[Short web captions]

# # #

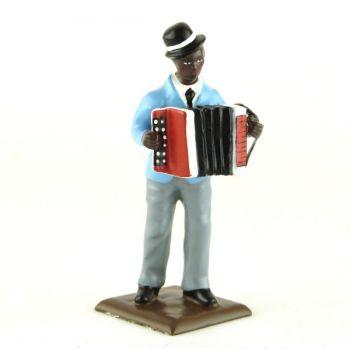 accordéoniste (diorama le Jazz) (JZ09)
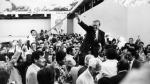 Milton von Hesse busca no repetir historia de estos candidatos - Noticias de alva orlandini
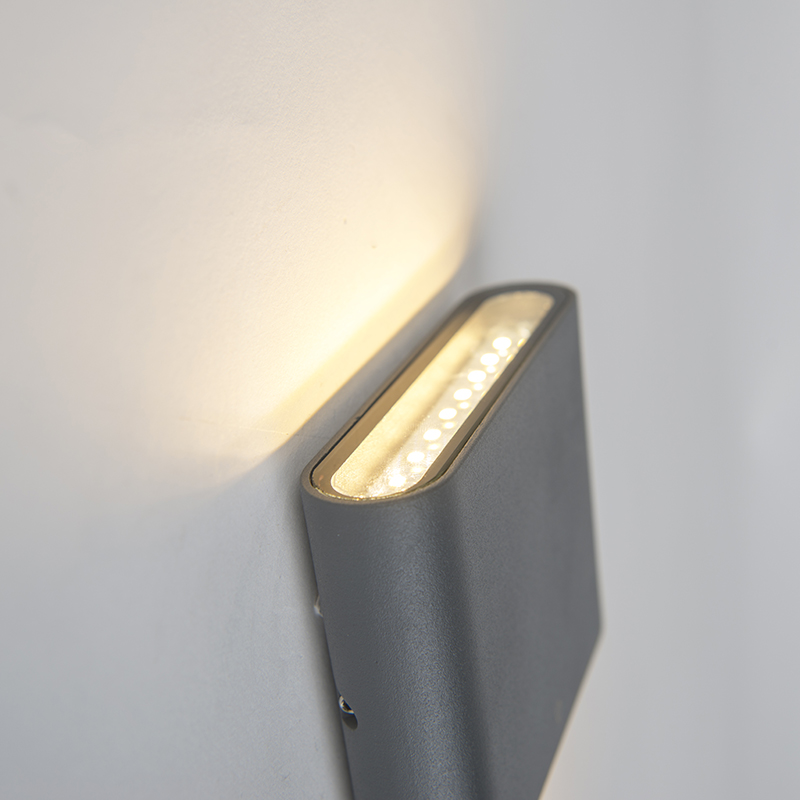 Moderne buitenwandlamp donkergrijs 11,5cm incl. LED – Batt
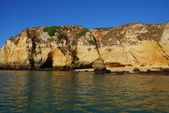 Yellow cliffs in Lagos in the Algarve Portugal — Stock Photo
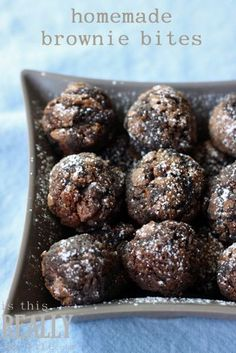 Homemade brownie bites!  My 12YO came up with this fun little recipe--great way to serve brownies! #brownies #dessert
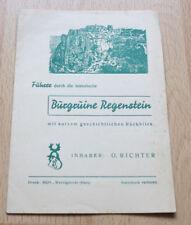 Prospekt - Führer durch die historische Burgruine Regenstein - um 1950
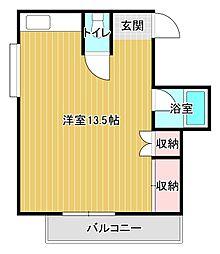 メゾン曳馬B[1階]の間取り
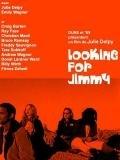 Hledání Jimmyho (Looking for Jimmy)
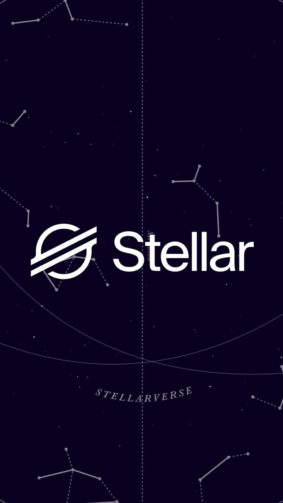 Stellar Lumens Cryptocurrency Logo 4K Ultra HD Mobile Wallpaper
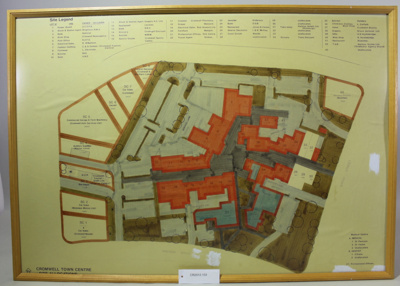 Sketch Plan, Cromwell Town Centre Site Allocations Plan, 1980's; Unknown; Unknown; CR2012.153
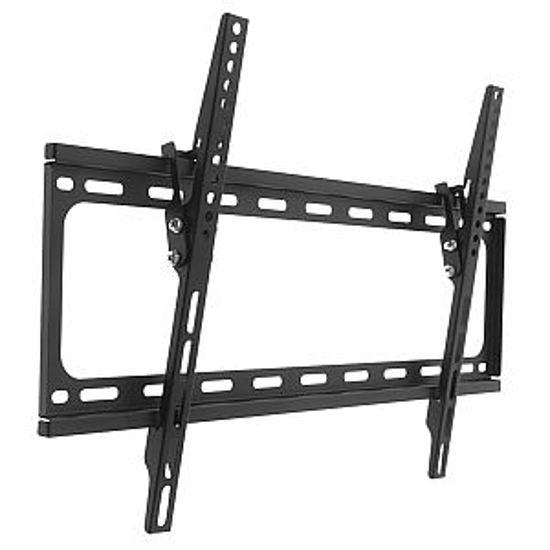 """Cj Tech 32-65"""" Slim Low Profile Tv Wall Mount W/Tilt"""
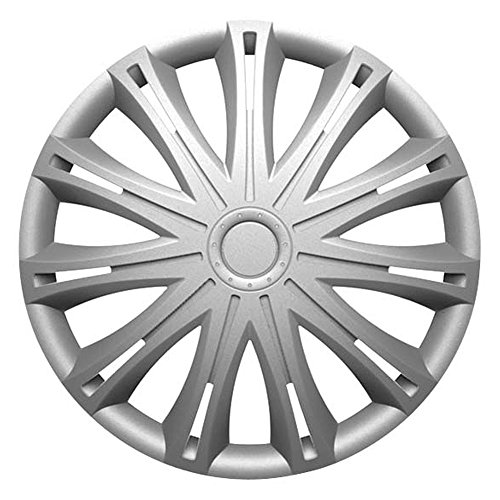 VOLKSWAGEN VW POLO (2004 - 2009) 14 Inch Spark Silver Car Alloy Wheel Trims Hub Caps Set of 4 - Buy Online in KSA. factor first products in Saudi Arabia.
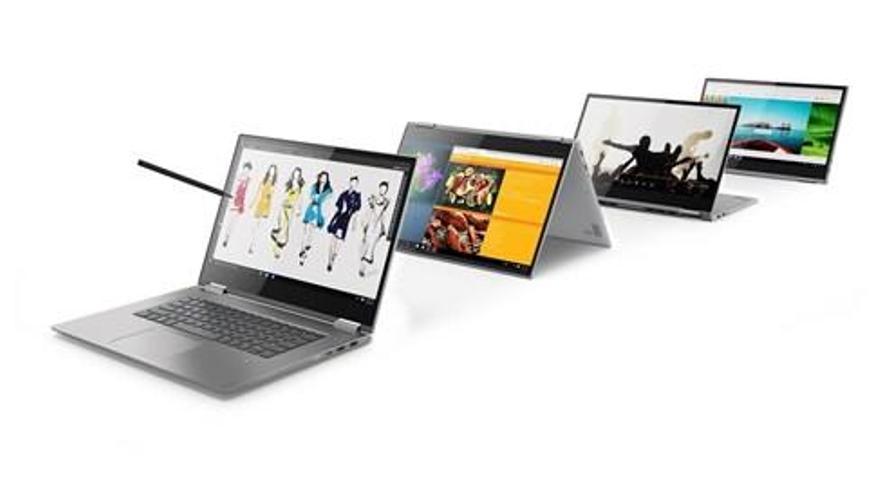 Lenovo presenta los portátiles '2-en-1' Yoga 730 y 530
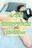 【買い切り】5/29 10000円プラン動画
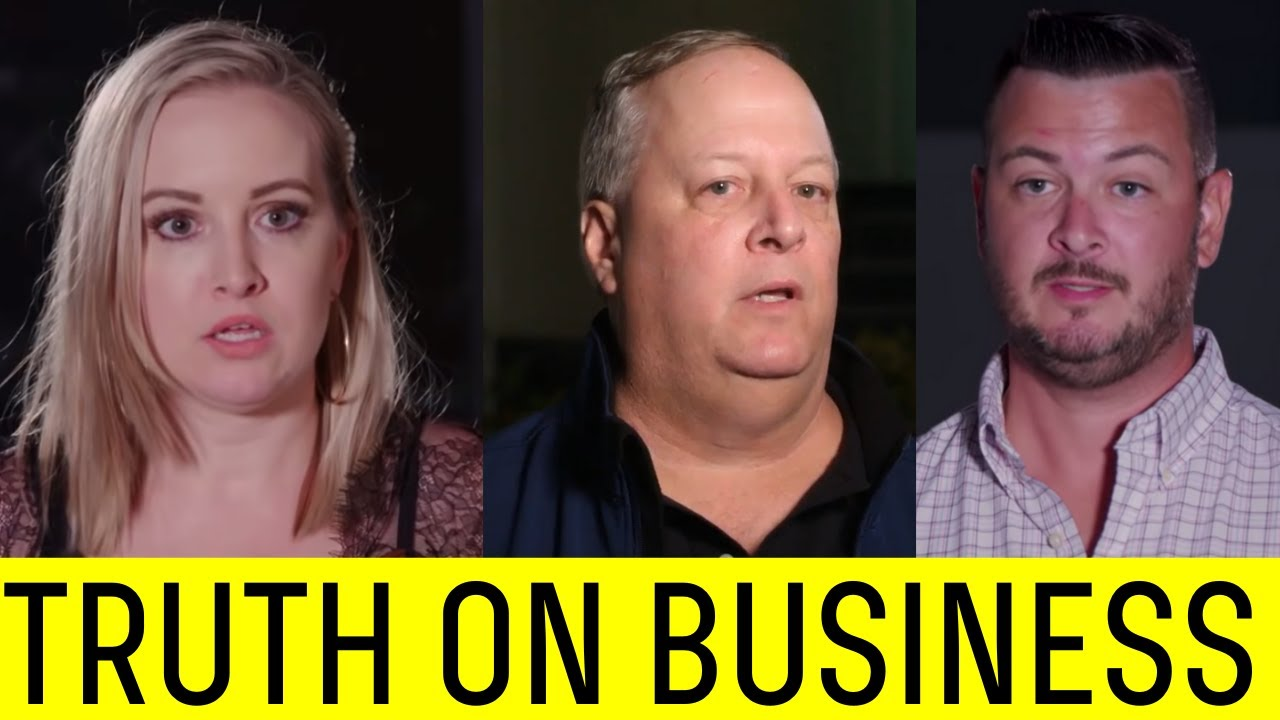 """The Truth on Elizabeth's """"Family Business"""" from 90 Day Fiance."""
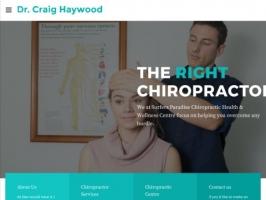 Dr Craig Chiropractor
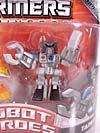 Robot Heroes Tankor (BM) - Image #2 of 35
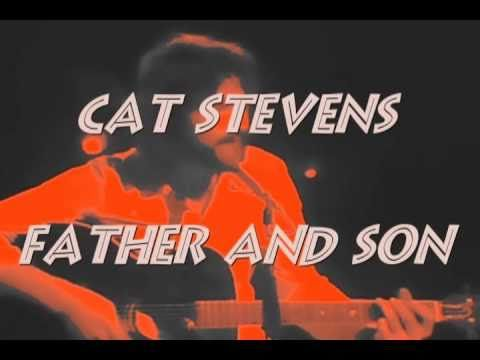 Cats stevens father and son lyrics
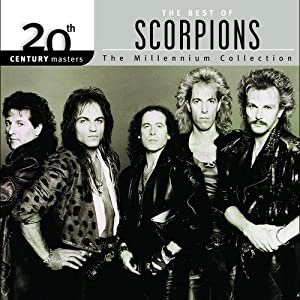 20th Century Masters:The Best of Scorpions Millennium Collection from Mercury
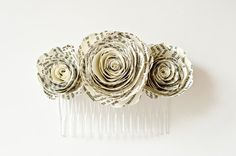 Hey, I found this really awesome Etsy listing at https://www.etsy.com/listing/188808954/pride-and-prejudice-flower-hair-comb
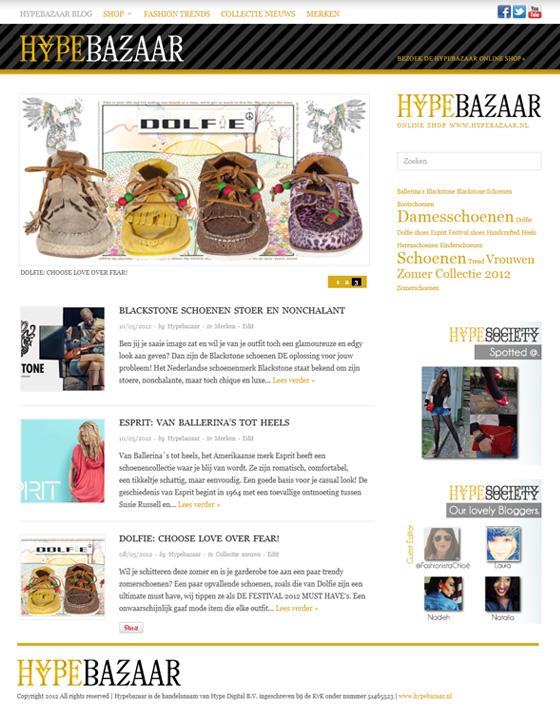 Webwinkel blog kledingwinkel blog.hypebazaar.nl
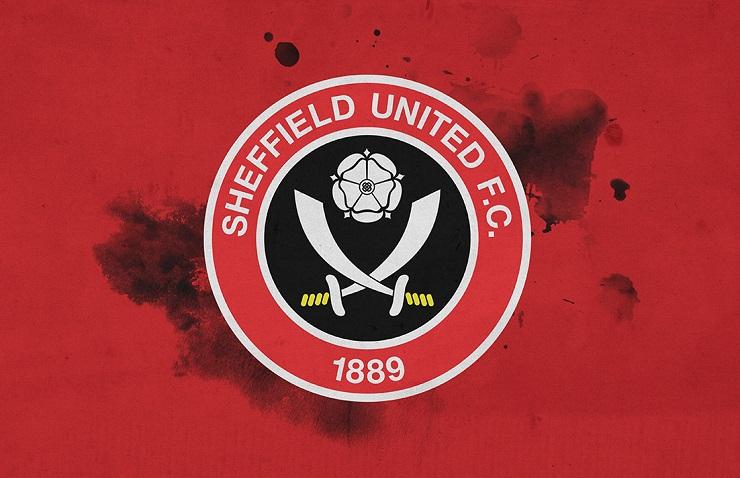 Лого Шеффилд Юнайтед - Каменный лес Stone Forest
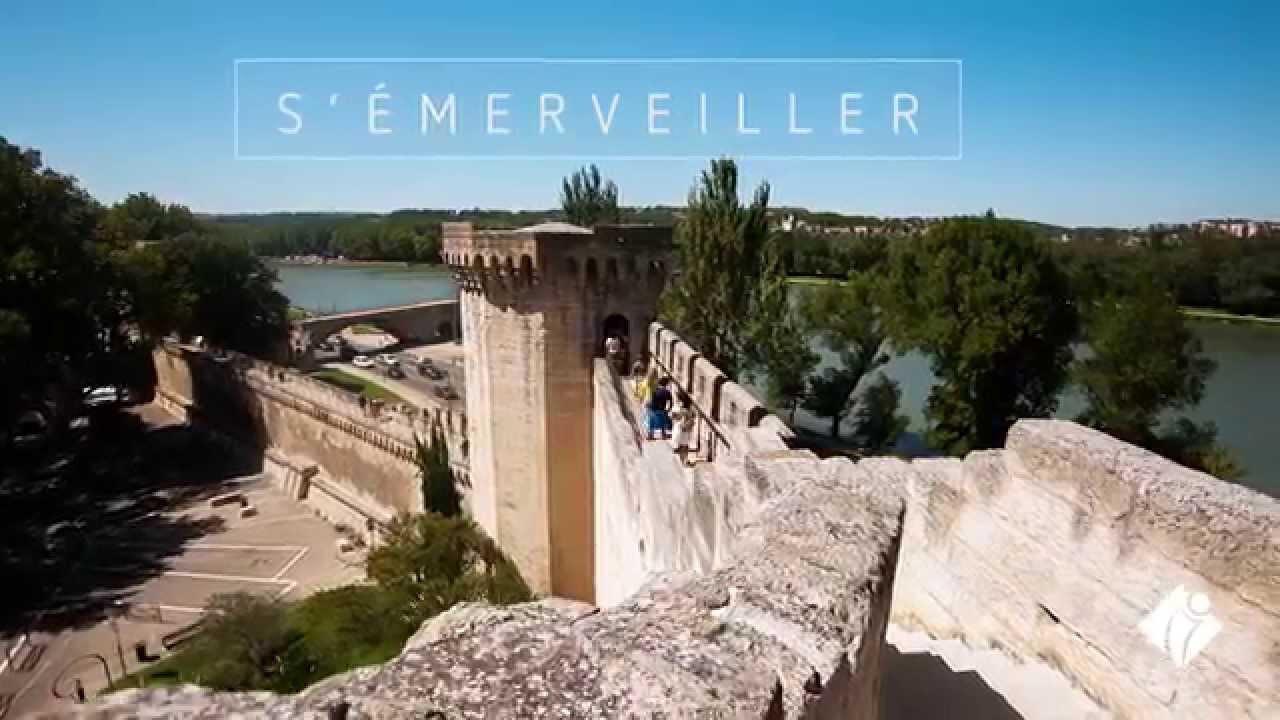 Les Voir Nous Agence De Tourisme Bonnes L'office Raisons Venir qGUzVMSp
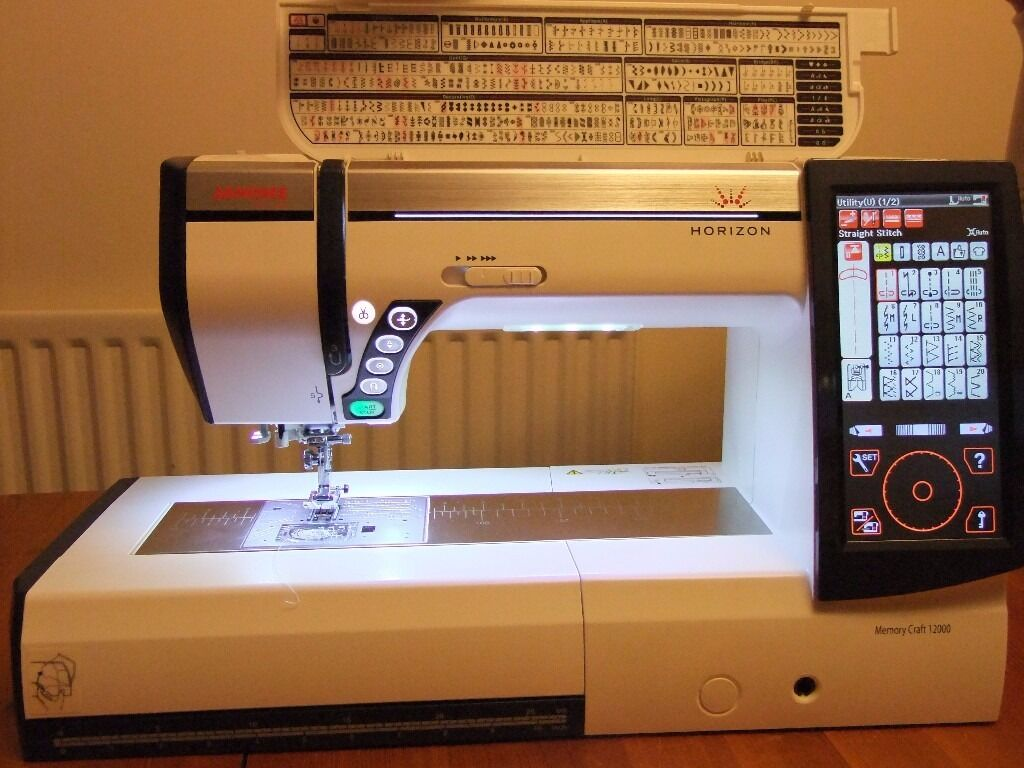 Janome memory craft 12000 - Janome Memory Craft 12000 Horizon Sewing Machine With Upgrades All Extras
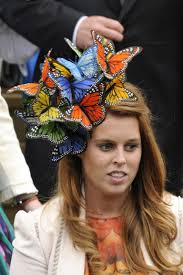 Princess Beatrice Hat Meme - who is princess beatrice queen elizabeth s granddaughter things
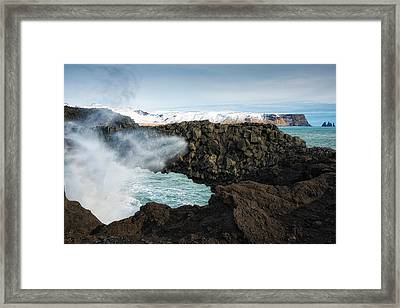 Framed Print featuring the photograph Dyrholaey Rock Arch Iceland by Matthias Hauser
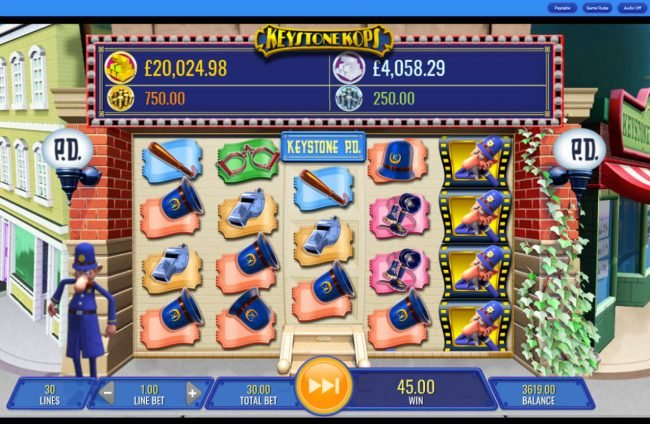 Vegas Baby featuring the Video Slots Keystone Kops with a maximum payout of $25,000,000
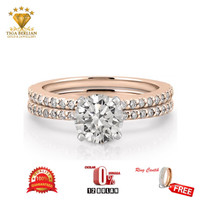 cincin berlian asli (CBE015)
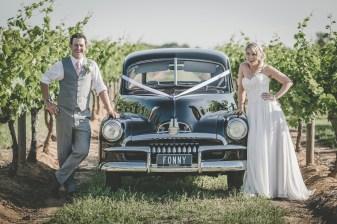 Rutherglen Winnery Wedding photos 4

# # #

HOW TO COMPLETE THIS TASK:
Write out each entry exactly, images excluded.

ANSWER TO THIS TASK:
 accordéoniste (diorama le Jazz) (JZ09)
 Milton von Hesse busca no repetir historia de estos candidatos - Noticias de alva orlandini
 Moderne buitenwandlamp donkergrijs 11,5cm incl. LED – Batt
 Yellow cliffs in Lagos in the Algarve Portugal — Stock Photo
 Homemade brownie bites!  My 12YO came up with this fun little recipe--great way to serve brownies! #brownies #dessert
 Prospekt - Führer durch die historische Burgruine Regenstein - um 1950
 メゾン曳馬B[1階]の間取り
 Hledání Jimmyho (Looking for Jimmy)
 Stellar Lumens Cryptocurrency Logo 4K Ultra HD Mobile Wallpaper
 Sketch Plan, Cromwell Town Centre Site Allocations Plan, 1980's; Unknown; Unknown; CR2012.153
 """Cj Tech 32-65"""" Slim Low Profile Tv Wall Mount W/Tilt"""
 VOLKSWAGEN VW POLO (2004 - 2009) 14 Inch Spark Silver Car Alloy Wheel Trims Hub Caps Set of 4 - Buy Online in KSA. factor first products in Saudi Arabia.
 Lenovo presenta los portátiles '2-en-1' Yoga 730 y 530
 【買い切り】5/29 10000円プラン動画
 """The Truth on Elizabeth's """"Family Business"""" from 90 Day Fiance."""
 Dr Craig Chiropractor
 Robot Heroes Tankor (BM) - Image #2 of 35
 Cats stevens father and son lyrics
 20th Century Masters:The Best of Scorpions Millennium Collection from Mercury
 Hey, I found this really awesome Etsy listing at https://www.etsy.com/listing/188808954/pride-and-prejudice-flower-hair-comb
 Webwinkel blog kledingwinkel blog.hypebazaar.nl
 Лого Шеффилд Юнайтед - Каменный лес Stone Forest
 Les Voir Nous Agence De Tourisme Bonnes L'office Raisons Venir qGUzVMSp
 Janome memory craft 12000 - Janome Memory Craft 12000 Horizon Sewing Machine With Upgrades All Extras
 Princess Beatrice Hat Meme - who is princess beatrice queen elizabeth s granddaughter things
 Framed Print featuring the photograph Dyrholaey Rock Arch Iceland by Matthias Hauser
 Vegas Baby featuring the Video Slots Keystone Kops with a maximum payout of $25,000,000
 cincin berlian asli (CBE015)
 Rutherglen Winnery Wedding photos 4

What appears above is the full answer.